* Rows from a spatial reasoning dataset
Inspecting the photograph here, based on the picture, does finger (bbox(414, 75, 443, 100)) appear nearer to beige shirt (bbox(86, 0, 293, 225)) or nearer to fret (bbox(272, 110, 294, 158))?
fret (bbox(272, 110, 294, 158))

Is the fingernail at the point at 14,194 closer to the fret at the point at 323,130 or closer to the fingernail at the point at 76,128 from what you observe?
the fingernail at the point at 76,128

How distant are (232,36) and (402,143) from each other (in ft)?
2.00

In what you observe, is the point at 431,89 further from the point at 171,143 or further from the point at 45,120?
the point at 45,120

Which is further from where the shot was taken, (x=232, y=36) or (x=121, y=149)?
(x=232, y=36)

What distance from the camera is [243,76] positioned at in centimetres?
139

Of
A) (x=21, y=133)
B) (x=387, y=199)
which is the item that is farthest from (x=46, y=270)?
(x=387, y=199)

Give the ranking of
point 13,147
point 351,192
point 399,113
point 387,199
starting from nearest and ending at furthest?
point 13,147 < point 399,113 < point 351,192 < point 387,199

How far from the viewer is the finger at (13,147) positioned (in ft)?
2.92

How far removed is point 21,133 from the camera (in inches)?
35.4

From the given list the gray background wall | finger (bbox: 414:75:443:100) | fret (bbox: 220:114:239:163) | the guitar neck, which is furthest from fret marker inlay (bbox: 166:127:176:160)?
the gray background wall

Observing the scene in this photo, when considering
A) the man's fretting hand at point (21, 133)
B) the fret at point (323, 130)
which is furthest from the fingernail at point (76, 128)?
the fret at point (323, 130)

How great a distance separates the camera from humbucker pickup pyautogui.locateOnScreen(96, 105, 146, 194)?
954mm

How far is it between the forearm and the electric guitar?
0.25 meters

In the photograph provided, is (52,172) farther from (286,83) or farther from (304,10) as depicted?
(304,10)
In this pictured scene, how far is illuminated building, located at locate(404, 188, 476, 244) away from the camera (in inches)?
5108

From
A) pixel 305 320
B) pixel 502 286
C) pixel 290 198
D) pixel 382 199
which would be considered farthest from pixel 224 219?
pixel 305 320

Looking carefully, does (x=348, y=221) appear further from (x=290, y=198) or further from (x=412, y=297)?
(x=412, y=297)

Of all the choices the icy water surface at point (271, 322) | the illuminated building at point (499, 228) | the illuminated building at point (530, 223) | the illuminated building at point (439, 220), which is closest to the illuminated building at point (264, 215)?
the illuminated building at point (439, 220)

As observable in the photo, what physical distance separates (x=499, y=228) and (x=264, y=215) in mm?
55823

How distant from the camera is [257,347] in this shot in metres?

* Stated goal
Please copy the data starting at the line containing "How great a" and ending with the last line of the data, including both of those lines.

* Answer in full
How great a distance separates the camera from humbucker pickup pyautogui.locateOnScreen(96, 105, 146, 194)?
954mm

How far is it between the forearm and the electric guitar?
0.25 meters

In the photograph provided, is (52,172) farther from (286,83) or farther from (304,10) as depicted?
(304,10)
In this pictured scene, how far is illuminated building, located at locate(404, 188, 476, 244) away from the camera (in inches)?
5108

From
A) pixel 305 320
B) pixel 502 286
C) pixel 290 198
D) pixel 382 199
which would be considered farthest from pixel 224 219?
pixel 305 320

Looking carefully, does (x=348, y=221) appear further from (x=290, y=198) or further from (x=412, y=297)?
(x=412, y=297)

Of all the choices the icy water surface at point (271, 322) | the illuminated building at point (499, 228) | the illuminated building at point (530, 223) | the illuminated building at point (439, 220), which is closest to the illuminated building at point (264, 215)?
the illuminated building at point (439, 220)

As observable in the photo, what physical distance separates (x=499, y=228) and (x=264, y=215) in mm?
55823

How distant from the camera is [257,347] in this shot in metres?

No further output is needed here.